Abant Gezisi ve Mistik Güçler


      Yollara düşmeyeli çok uzun bir süre olmuştu, iş-ev arası sıkışıklığı işte, öyle olunca bir seyahat planı bile yapmak imkansız gibi oluyor. Neyse ki bu rutinliği kıracak bir olay oldu ve geçen hafta annemler İstanbul'a geldi. Mayıs'ı da getirdiler, evimizin ilk kedisi ve annemden başka kimseye sevdirmez kendini, bizden de nefret eder ve tabii ki evin ikinci kedisi Summer'la hiç anlaşamıyorlar. Evin içinde sürekli bir koşturmaca, gürültü, yerlere düşen saksılar, havada uçuşan bardaklar gibi değişik görüntüler oluyor. Summer tam bir baş belası, oyuncu, yılışık, herkesin kucağında uyuyabilir, herkesin tepesine atlayabilir. Mayıs uyurken tepesine atlıyor her seferinde dayağı yiyiyor. Evin içinde hep bir koşuşturma, dediğim gibi hayat da bir koşuşturma saçma sapan işte tam da bu yüzden bisiklete de uzun süredir binemiyordum, sürekli bir bahane bulabiliyor insan, şimdi ne alakası var motosiklet gezisi-abant ve bisikletin geliyorum yavaş yavaş. O gün iş çıkışı bisiklete binmeye kendimi ayarlamışım, Motosikletimi park edip yukarı çıkıyorum, ve hemen şort- tsört balkona, oda ne ön lastik patlak. ''annneeeğğğ'' diye bağırıyorum, ee nede olsa eve anne girdiği zaman her şey anneye sorulur, kaybolan çoraplar, bulunamayan terlikler falan. Annem hakim olaya tabii.''samur'' diye başlıyor cümleye, annem summer'a samur diyor, mayıs balkonda güneşlenirken gitmiş üstüne atlamış yine, mayıs iki patisinin arasında pata pata vururken boğuşma başlamış, bir anda ''tısss'' diye bir ses ve ikisi de odalara kaçmış bütün gün kavga etmemişler. İyi o zaman iki bira alıp, film izlerim diyorum ben de...

aslında sevimliler



    Ertesi gün Can arıyor, Ankara'dan. ''Olum özledim lan seni, hadi gel buluşalım'' aa nasıl olur olur mu ki, Bolu'da buluşalım o zaman, oradan Abant'a gideriz diyorum bir anlık gazla. Güzel plan sonuçta da iş çıkışı 230km hem de geceye kalmak fikri pek sevimli durmuyor.

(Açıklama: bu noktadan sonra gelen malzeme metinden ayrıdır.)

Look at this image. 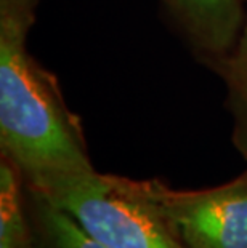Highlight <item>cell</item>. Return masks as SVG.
I'll return each mask as SVG.
<instances>
[{
  "mask_svg": "<svg viewBox=\"0 0 247 248\" xmlns=\"http://www.w3.org/2000/svg\"><path fill=\"white\" fill-rule=\"evenodd\" d=\"M35 0H0V146L29 189L95 170L58 83L26 48Z\"/></svg>",
  "mask_w": 247,
  "mask_h": 248,
  "instance_id": "obj_1",
  "label": "cell"
},
{
  "mask_svg": "<svg viewBox=\"0 0 247 248\" xmlns=\"http://www.w3.org/2000/svg\"><path fill=\"white\" fill-rule=\"evenodd\" d=\"M33 192L66 212L106 248H186L149 197L145 181L92 170Z\"/></svg>",
  "mask_w": 247,
  "mask_h": 248,
  "instance_id": "obj_2",
  "label": "cell"
},
{
  "mask_svg": "<svg viewBox=\"0 0 247 248\" xmlns=\"http://www.w3.org/2000/svg\"><path fill=\"white\" fill-rule=\"evenodd\" d=\"M145 187L186 248H247V173L201 191H177L159 179Z\"/></svg>",
  "mask_w": 247,
  "mask_h": 248,
  "instance_id": "obj_3",
  "label": "cell"
},
{
  "mask_svg": "<svg viewBox=\"0 0 247 248\" xmlns=\"http://www.w3.org/2000/svg\"><path fill=\"white\" fill-rule=\"evenodd\" d=\"M191 44L220 64L238 40L247 0H161Z\"/></svg>",
  "mask_w": 247,
  "mask_h": 248,
  "instance_id": "obj_4",
  "label": "cell"
},
{
  "mask_svg": "<svg viewBox=\"0 0 247 248\" xmlns=\"http://www.w3.org/2000/svg\"><path fill=\"white\" fill-rule=\"evenodd\" d=\"M34 197V248H106L87 234L61 208L31 191Z\"/></svg>",
  "mask_w": 247,
  "mask_h": 248,
  "instance_id": "obj_5",
  "label": "cell"
},
{
  "mask_svg": "<svg viewBox=\"0 0 247 248\" xmlns=\"http://www.w3.org/2000/svg\"><path fill=\"white\" fill-rule=\"evenodd\" d=\"M21 173L2 155L0 163V248H34L21 200Z\"/></svg>",
  "mask_w": 247,
  "mask_h": 248,
  "instance_id": "obj_6",
  "label": "cell"
},
{
  "mask_svg": "<svg viewBox=\"0 0 247 248\" xmlns=\"http://www.w3.org/2000/svg\"><path fill=\"white\" fill-rule=\"evenodd\" d=\"M222 67L234 115V144L247 159V7L239 37Z\"/></svg>",
  "mask_w": 247,
  "mask_h": 248,
  "instance_id": "obj_7",
  "label": "cell"
}]
</instances>
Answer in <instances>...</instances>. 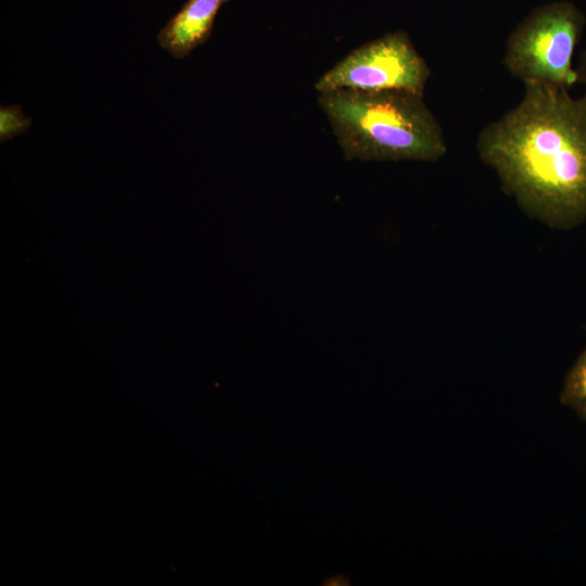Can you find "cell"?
I'll return each instance as SVG.
<instances>
[{"instance_id": "obj_2", "label": "cell", "mask_w": 586, "mask_h": 586, "mask_svg": "<svg viewBox=\"0 0 586 586\" xmlns=\"http://www.w3.org/2000/svg\"><path fill=\"white\" fill-rule=\"evenodd\" d=\"M317 102L347 161L435 162L446 154L423 94L337 89L319 92Z\"/></svg>"}, {"instance_id": "obj_7", "label": "cell", "mask_w": 586, "mask_h": 586, "mask_svg": "<svg viewBox=\"0 0 586 586\" xmlns=\"http://www.w3.org/2000/svg\"><path fill=\"white\" fill-rule=\"evenodd\" d=\"M31 125V118L23 114L20 105L0 106V141H7L24 133Z\"/></svg>"}, {"instance_id": "obj_4", "label": "cell", "mask_w": 586, "mask_h": 586, "mask_svg": "<svg viewBox=\"0 0 586 586\" xmlns=\"http://www.w3.org/2000/svg\"><path fill=\"white\" fill-rule=\"evenodd\" d=\"M430 76L424 59L409 36L393 31L347 53L315 82V89L361 91L403 90L423 94Z\"/></svg>"}, {"instance_id": "obj_5", "label": "cell", "mask_w": 586, "mask_h": 586, "mask_svg": "<svg viewBox=\"0 0 586 586\" xmlns=\"http://www.w3.org/2000/svg\"><path fill=\"white\" fill-rule=\"evenodd\" d=\"M228 1L188 0L158 31V44L175 59L189 55L208 40L216 15Z\"/></svg>"}, {"instance_id": "obj_3", "label": "cell", "mask_w": 586, "mask_h": 586, "mask_svg": "<svg viewBox=\"0 0 586 586\" xmlns=\"http://www.w3.org/2000/svg\"><path fill=\"white\" fill-rule=\"evenodd\" d=\"M584 15L570 2L535 10L511 35L505 65L524 82H546L568 88L576 80L572 56Z\"/></svg>"}, {"instance_id": "obj_1", "label": "cell", "mask_w": 586, "mask_h": 586, "mask_svg": "<svg viewBox=\"0 0 586 586\" xmlns=\"http://www.w3.org/2000/svg\"><path fill=\"white\" fill-rule=\"evenodd\" d=\"M524 84L522 101L484 129L477 151L527 216L571 230L586 220V97Z\"/></svg>"}, {"instance_id": "obj_6", "label": "cell", "mask_w": 586, "mask_h": 586, "mask_svg": "<svg viewBox=\"0 0 586 586\" xmlns=\"http://www.w3.org/2000/svg\"><path fill=\"white\" fill-rule=\"evenodd\" d=\"M559 398L562 405L586 420V348L568 371Z\"/></svg>"}]
</instances>
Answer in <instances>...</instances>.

temsili, oklar bizi temsil ediyor

     MG grubuna söylüyorum kimse oralı olmuyor, MG tuhaf bir motosiklet grubu, GTK diyip geçiştiriyorlar. (Güzel Teklif Kahretsin) Aylardır bir kamp organizasyonu beceremedik de, sürekli aksilikler, bi arkadaşımızın ayak parmağı kırıldı, birisinin eşi motosikletini satmazsan ayrılırım vetosu çekti, bi kısmı şehir dışında, bir diğeri ülke dışında, birisi daha yeni Transfagarasan virajlarını yaptı,  işlerdi güçlerdi bir türlü toplanamadık sonuçta. Benim teklifime de hali hazırda gezide olan ve o sırada Kütahya'da olan Serhat ''aaa abi ben de abant'a geçerim o zaman'' diyerek Mehmet Can ''aaa süper kamp deneyimi yaparım'' diyerek atladı.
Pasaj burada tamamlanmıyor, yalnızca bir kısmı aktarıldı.